START Page extract

Purpose: To determine which corneal curvature values most closely correlate to change in manifest refraction after excimer laser photorefractive keratectomy.
Methods: In a prospective study at the Cullen Eye Institute, excimer laser photorefractive keratectomy was performed on 27 eyes of 27 patients (mean age, 38.07+/-6.65 years). Preoperative refractive errors ranged from -2.25 diopters to -8.75 diopters (mean, -5.74+/-2.09 diopters). Preoperatively and 1 month postoperatively, we determined the spherical equivalent of the subjective manifest refraction (corrected for a 12-mm vertex distance) and measured corneal power using standard keratometry (Bausch & Lomb Keratometer; Rochester, New York) and computerized videokeratography (EyeSys Corneal Analysis System; Premier Laser Systems Inc, Houston, Texas). We collected 15 corneal values: standard keratometry and 14 computerized videokeratography values calculated using the axial, instantaneous, and refractive formulas. All calculations were performed with 1.3375 and 1.376 for the refractive index of the cornea. For each of the corneal values, we subtracted the change in corneal power from the change in manifest refraction and calculated for this difference the means, SDs, correlations, and regressions.

END Page extract

◆ Using the information:
1. In the photorefractive keratectomy abstract, how many corneal values were collected, and of what kinds?
2. Decide whether each statement agrees with the photorefractive keratectomy abstract: (a) the procedure was performed on 27 eyes of 27 patients; (b) postoperative measurements were taken 3 months after surgery; (c) only one refractive index value for the cornea was used in the calculations. For each, answer yes or no and quote the deciding words.
3. Continue the photorefractive keratectomy abstract, starting after its last sentence.

START Recorded data

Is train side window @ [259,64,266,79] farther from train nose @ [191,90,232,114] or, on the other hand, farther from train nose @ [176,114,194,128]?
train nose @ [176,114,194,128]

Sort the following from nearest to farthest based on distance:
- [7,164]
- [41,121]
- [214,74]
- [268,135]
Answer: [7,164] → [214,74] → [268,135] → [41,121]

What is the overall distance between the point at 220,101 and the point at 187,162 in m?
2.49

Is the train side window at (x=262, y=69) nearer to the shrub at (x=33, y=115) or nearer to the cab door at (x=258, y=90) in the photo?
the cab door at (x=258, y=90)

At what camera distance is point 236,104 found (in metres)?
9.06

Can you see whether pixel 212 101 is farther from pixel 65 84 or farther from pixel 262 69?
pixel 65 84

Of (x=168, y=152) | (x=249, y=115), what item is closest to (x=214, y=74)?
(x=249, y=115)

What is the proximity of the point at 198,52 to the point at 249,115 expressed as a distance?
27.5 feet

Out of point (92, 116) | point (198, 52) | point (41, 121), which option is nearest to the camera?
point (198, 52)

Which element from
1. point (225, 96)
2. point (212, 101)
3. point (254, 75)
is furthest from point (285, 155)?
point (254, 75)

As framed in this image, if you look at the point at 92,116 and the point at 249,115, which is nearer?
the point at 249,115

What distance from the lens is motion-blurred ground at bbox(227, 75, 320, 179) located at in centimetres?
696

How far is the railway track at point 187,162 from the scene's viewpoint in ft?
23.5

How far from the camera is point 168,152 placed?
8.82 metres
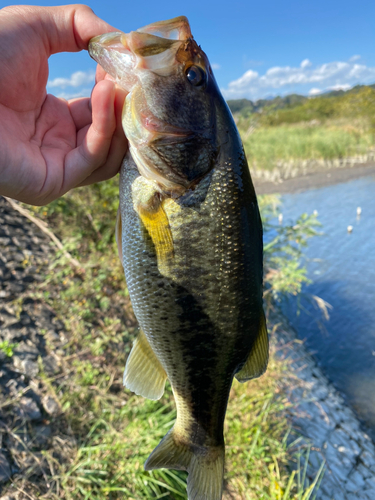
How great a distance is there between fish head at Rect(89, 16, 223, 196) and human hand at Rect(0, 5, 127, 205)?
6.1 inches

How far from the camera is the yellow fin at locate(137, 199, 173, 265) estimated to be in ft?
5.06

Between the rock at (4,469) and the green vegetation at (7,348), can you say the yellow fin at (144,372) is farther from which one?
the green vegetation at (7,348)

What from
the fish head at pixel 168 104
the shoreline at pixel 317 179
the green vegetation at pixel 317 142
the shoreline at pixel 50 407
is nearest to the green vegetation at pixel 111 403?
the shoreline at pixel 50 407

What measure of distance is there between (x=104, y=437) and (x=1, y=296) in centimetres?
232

END Recorded data
START Recorded data

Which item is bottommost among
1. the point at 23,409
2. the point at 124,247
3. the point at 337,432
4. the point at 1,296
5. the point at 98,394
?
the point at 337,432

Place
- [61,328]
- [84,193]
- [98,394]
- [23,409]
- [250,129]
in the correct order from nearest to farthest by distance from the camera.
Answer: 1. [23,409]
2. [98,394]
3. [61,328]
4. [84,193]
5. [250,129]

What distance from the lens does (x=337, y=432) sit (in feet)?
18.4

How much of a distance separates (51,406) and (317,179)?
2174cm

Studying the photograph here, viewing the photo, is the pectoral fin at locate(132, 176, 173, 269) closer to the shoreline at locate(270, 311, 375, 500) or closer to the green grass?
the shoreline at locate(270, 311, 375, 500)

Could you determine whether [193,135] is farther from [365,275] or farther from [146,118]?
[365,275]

END Recorded data

◆ Task-by-task outputs:
1. Fifteen: standard keratometry and 14 computerized videokeratography values calculated using the axial, instantaneous, and refractive formulas.

2.
(a) Yes: "excimer laser photorefractive keratectomy was performed on 27 eyes of 27 patients"
(b) No: "Preoperatively and 1 month postoperatively"
(c) No: "All calculations were performed with 1.3375 and 1.376 for the refractive index of the cornea"

3.
Results: Mean differences between change in refraction and change in corneal power were lower when for a refractive index of 1.376 than for 1.3375, were lowest for the most central measurement points, and displayed a high SD. A value of 1.408 for the refractive index would be required to optimize the correlation between change in manifest refraction and effective refractive power of the central 3 mm of the cornea.
Conclusions: For individual patients who have undergone photorefractive keratectomy, changes in corneal values determined by computerized videokeratography or by standard keratometry do not reliably predict change in manifest refraction.